There is virtually no blood in the movie but that doesn’t stop it from being one the most unsettling films of the past decade. Much of that is due to that Samantha Morton’s amazing performance as an unhinged and overprotective mother. Comparisons to Kathy Bates in Misery are well deserved though it is possible Morton is even more frightening.

Samantha Morton and Michael Shannon star in The Harvest.

Samantha Morton and Michael Shannon star in The Harvest.

Despite its straight forward premise there are plenty of surprises beneath the surface of The Harvest. This is a film that trust its audience enough to let them piece together the information being presented to them rather than having it spoon fed through exposition.

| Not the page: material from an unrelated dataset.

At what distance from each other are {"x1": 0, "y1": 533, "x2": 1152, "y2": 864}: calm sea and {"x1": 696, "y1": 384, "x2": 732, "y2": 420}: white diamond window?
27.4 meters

If there is a weak point it comes from the supporting characters. The young girl, Maryann, lives with her grandparents played by Peter Fonda and Leslie Lyles. While both are competent actors they seem to be on autopilot through most of their scenes. Indeed, Fonda is given the chance to say “far out!” twice in the script, because he can. Their roles are necessary but could have easily been cut down for the sake of furthering the story along.

Under normal circumstances this could have easily been a made for TV movie. But under the direction of John McNaughton (Wild Things, Henry: Portrait of a Serial Killer) it becomes something far more fascinating. Shot entirely on film and using an orchestral score that would make Hitchcock proud the suspense slowly builds in a way that completely envelops the audience.

Still, it is a slow burn. A few decades ago The Harvest would have been a major release with the potential to become a cult film. Instead it is relegated to a limited release that few too will see.

The Harvest opens at the Arena Cinema in Hollywood on April 24 and is currently available on VOD.